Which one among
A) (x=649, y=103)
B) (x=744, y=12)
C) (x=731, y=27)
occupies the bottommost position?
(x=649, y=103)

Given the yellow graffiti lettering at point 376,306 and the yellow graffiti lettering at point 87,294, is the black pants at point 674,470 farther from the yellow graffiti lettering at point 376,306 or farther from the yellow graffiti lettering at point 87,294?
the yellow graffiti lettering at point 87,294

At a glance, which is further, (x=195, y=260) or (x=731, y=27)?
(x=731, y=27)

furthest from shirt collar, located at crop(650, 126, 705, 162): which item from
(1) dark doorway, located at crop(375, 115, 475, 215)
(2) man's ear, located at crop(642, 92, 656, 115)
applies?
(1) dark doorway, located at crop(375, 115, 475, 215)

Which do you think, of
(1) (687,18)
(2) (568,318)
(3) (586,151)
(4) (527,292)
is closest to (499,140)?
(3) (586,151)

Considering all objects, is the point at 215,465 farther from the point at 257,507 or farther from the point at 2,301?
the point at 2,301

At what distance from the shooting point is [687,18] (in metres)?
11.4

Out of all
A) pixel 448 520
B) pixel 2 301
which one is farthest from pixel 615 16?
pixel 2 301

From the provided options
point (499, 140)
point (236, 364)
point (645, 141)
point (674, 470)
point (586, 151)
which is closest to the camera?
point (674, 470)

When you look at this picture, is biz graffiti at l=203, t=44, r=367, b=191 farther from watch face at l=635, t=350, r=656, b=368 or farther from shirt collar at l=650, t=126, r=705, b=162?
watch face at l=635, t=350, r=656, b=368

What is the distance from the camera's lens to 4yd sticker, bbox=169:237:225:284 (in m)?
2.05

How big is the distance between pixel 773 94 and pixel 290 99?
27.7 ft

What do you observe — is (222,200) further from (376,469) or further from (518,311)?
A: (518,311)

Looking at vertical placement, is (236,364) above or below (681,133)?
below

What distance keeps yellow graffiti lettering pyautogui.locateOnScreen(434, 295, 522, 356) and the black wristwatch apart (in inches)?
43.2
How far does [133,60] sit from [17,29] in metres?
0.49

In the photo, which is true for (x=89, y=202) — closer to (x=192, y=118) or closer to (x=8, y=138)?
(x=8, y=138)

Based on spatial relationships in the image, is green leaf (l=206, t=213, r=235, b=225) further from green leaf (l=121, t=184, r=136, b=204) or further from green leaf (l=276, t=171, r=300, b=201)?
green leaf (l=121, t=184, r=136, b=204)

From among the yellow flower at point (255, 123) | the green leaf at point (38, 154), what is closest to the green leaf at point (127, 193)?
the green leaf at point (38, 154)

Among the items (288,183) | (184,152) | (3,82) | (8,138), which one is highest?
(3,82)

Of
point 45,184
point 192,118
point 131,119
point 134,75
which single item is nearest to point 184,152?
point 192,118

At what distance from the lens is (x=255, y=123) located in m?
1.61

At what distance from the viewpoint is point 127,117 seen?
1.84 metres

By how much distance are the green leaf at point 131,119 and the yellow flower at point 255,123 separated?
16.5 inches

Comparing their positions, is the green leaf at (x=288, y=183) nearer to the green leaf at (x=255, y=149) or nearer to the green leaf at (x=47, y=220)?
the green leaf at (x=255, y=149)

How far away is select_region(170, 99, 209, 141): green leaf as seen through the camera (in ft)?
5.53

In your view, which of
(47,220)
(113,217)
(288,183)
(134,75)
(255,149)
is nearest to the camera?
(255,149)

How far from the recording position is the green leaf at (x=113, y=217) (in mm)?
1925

----------------------------------------

**STATED EXERCISE:** Swap "black wristwatch" for "dark wristwatch" in all of the lines above, and write them out again with nothing else changed.

**ANSWER FOR THIS EXERCISE:**
Which one among
A) (x=649, y=103)
B) (x=744, y=12)
C) (x=731, y=27)
occupies the bottommost position?
(x=649, y=103)

Given the yellow graffiti lettering at point 376,306 and the yellow graffiti lettering at point 87,294, is the black pants at point 674,470 farther from the yellow graffiti lettering at point 376,306 or farther from the yellow graffiti lettering at point 87,294?
the yellow graffiti lettering at point 87,294

At a glance, which is further, (x=195, y=260) or (x=731, y=27)?
(x=731, y=27)

furthest from shirt collar, located at crop(650, 126, 705, 162): which item from
(1) dark doorway, located at crop(375, 115, 475, 215)
(2) man's ear, located at crop(642, 92, 656, 115)
applies?
(1) dark doorway, located at crop(375, 115, 475, 215)

Which do you think, of
(1) (687,18)
(2) (568,318)
(3) (586,151)
(4) (527,292)
is closest to (499,140)?
(3) (586,151)

Considering all objects, is the point at 215,465 farther from the point at 257,507 or farther from the point at 2,301?
the point at 2,301

At what distance from the shooting point is [687,18] (in metres)?
11.4

Out of all
A) pixel 448 520
B) pixel 2 301
which one is farthest from pixel 615 16?
pixel 2 301

From the provided options
point (499, 140)
point (236, 364)
point (645, 141)
point (674, 470)
point (586, 151)
which is closest to the camera?
point (674, 470)

When you look at this picture, is biz graffiti at l=203, t=44, r=367, b=191 farther from watch face at l=635, t=350, r=656, b=368 or farther from shirt collar at l=650, t=126, r=705, b=162?
watch face at l=635, t=350, r=656, b=368

What is the distance from the camera's lens to 4yd sticker, bbox=169:237:225:284 (in m)?
2.05

How big is the distance between pixel 773 94 and pixel 290 99?
27.7 ft

What do you observe — is (222,200) further from (376,469) or further from (518,311)?
A: (518,311)

Looking at vertical placement, is (236,364) above or below (681,133)?
below

What distance keeps yellow graffiti lettering pyautogui.locateOnScreen(434, 295, 522, 356) and the dark wristwatch apart (in inches)?
43.2
How far does [133,60] sit from [17,29] in metres?
0.49

In the photo, which is true for (x=89, y=202) — closer to (x=192, y=118) or closer to (x=8, y=138)?
(x=8, y=138)

Based on spatial relationships in the image, is green leaf (l=206, t=213, r=235, b=225) further from green leaf (l=121, t=184, r=136, b=204) or further from green leaf (l=276, t=171, r=300, b=201)?
green leaf (l=121, t=184, r=136, b=204)

From among the yellow flower at point (255, 123) | the green leaf at point (38, 154), what is closest to the green leaf at point (127, 193)?
the green leaf at point (38, 154)

Among the items (288,183) | (184,152) | (3,82) | (8,138), which one is highest?
(3,82)

Of
point 45,184
point 192,118
point 131,119
point 134,75
which single item is nearest to point 184,152?
point 192,118

At what distance from the lens is (x=255, y=123) located in m?
1.61

At what distance from the viewpoint is point 127,117 seen?
1.84 metres

By how much distance are the green leaf at point 131,119 and the yellow flower at point 255,123 separated?
16.5 inches

Comparing their positions, is the green leaf at (x=288, y=183) nearer to the green leaf at (x=255, y=149) or nearer to the green leaf at (x=47, y=220)?
the green leaf at (x=255, y=149)

How far away is select_region(170, 99, 209, 141): green leaf as seen through the camera (in ft)?
5.53

In your view, which of
(47,220)
(113,217)
(288,183)
(134,75)
(255,149)
is nearest to the camera?
(255,149)

How far from the recording position is the green leaf at (x=113, y=217) (in mm)?
1925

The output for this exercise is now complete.